何よりも優先するのは、仲良くなることだよね。
そう――せめて、友達だよと断言できるくらいには。
18.触れたら溶けると思います
いらいらが収まらないままに由希乃は悪態をつく。
「ったく日沼くんはもうっ」
落ちていた小石をおもいきり蹴飛ばしたい誘惑に駆られたが、なんとか耐える。
もし誰かにぶつかりでもしたら大変だ。ちらほらと人影が見える今の状況で、誰にも当たらずに済むほどコントロールをつけられない。
「悪かったな篠宮。わざわざ呼んで」
「ううん。あの調子で変に噂を振りまかれるほうが迷惑だもの」
ため息交じりの声に由希乃は力なく返す。
日沼は悪い奴ではないのだが、どうにもお調子者で事態を紛糾させることを楽しむ癖がある。けっこうなトラブルメーカーなのだ。
「荻野くんはいつも大変ね」
「……慣れた」
慣れるほどにこういうことがあったのかと由希乃は思わず目頭を押さえる。
何か話題を変えなくてはと思うが、共通の話題なんてそんなになくて結局妹のことになってしまう。
「明日香は弓道頑張ってる?」
「筋はいいんじゃないか? 姿勢が良いな」
「居合いのお陰かな?」
くすくす笑う由希乃に荻野も苦笑する。
「弓道も格好いいわよね。見学行ってもいい?」
「部活を抜けてくる気か? 合唱部のエースが」
「流石に引退後よ」
「それこそ大丈夫なのか。勉強しなくて」
「たまの息抜きくらい、しても大丈夫で、しょ?!」
会話に気をとられていたせいか、ほんの少しの段差につまずいて由希乃の体がかしぐ。転倒せずに済んだのは、荻野がとっさに腕を掴んでくれたからで、一拍以上の時間が経過してから由希乃はほぅっと息をつく。
「びっ……くりした」
「こっちのせりふだ」
「……そうよね、荻野くんありがとう」
「いや」
短い言葉とともに手が離される。
「時間取らせて悪かったな。コンクールが近いんだろ?」
「そっちこそ試合近いんでしょ? 頑張ってね」
互いに一度も顔を合わせず、それだけを言って別れる。
由希乃は校舎に戻り、音楽室のある三階へと続く階段に足を乗せて、そのままに歩みを止めてしまう。

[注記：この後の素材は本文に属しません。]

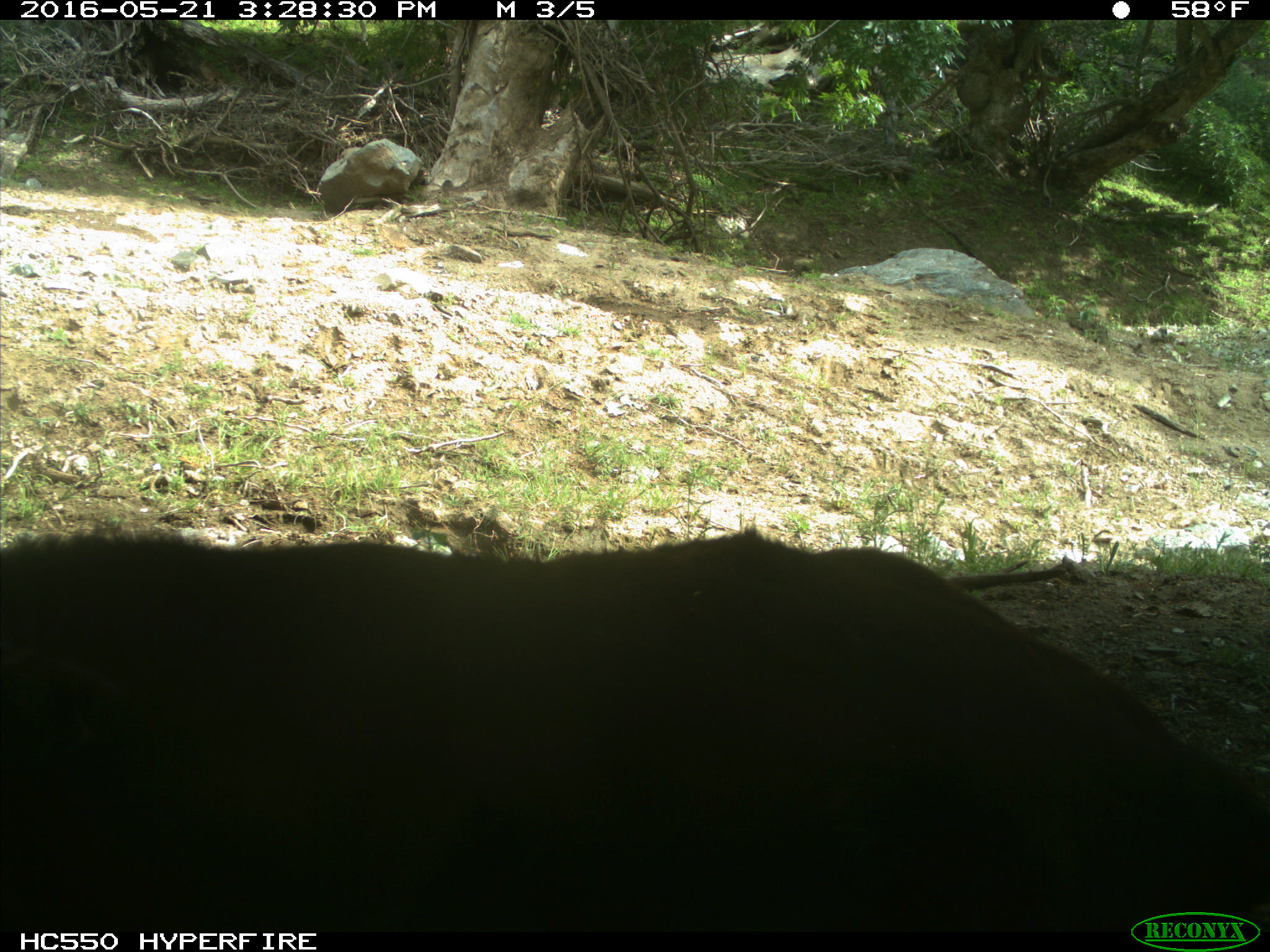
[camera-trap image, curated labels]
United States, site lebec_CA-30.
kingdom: Animalia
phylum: Chordata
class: Mammalia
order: Artiodactyla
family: Bovidae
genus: Bos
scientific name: Bos taurus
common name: domestic cow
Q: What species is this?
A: Bos taurus (domestic cow).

ぐっと唇をかみ締めて、今度は一段飛ばしで駆け上がっていく。
捕まれた腕が少し痛い気がするのは、それだけ手加減なんてする暇がなかったからだろう。熱い気がするのは痛みを伴っているから。
どきどきと弾む心臓は、階段を駆け上がっているせい。そう――顔が熱いのだって。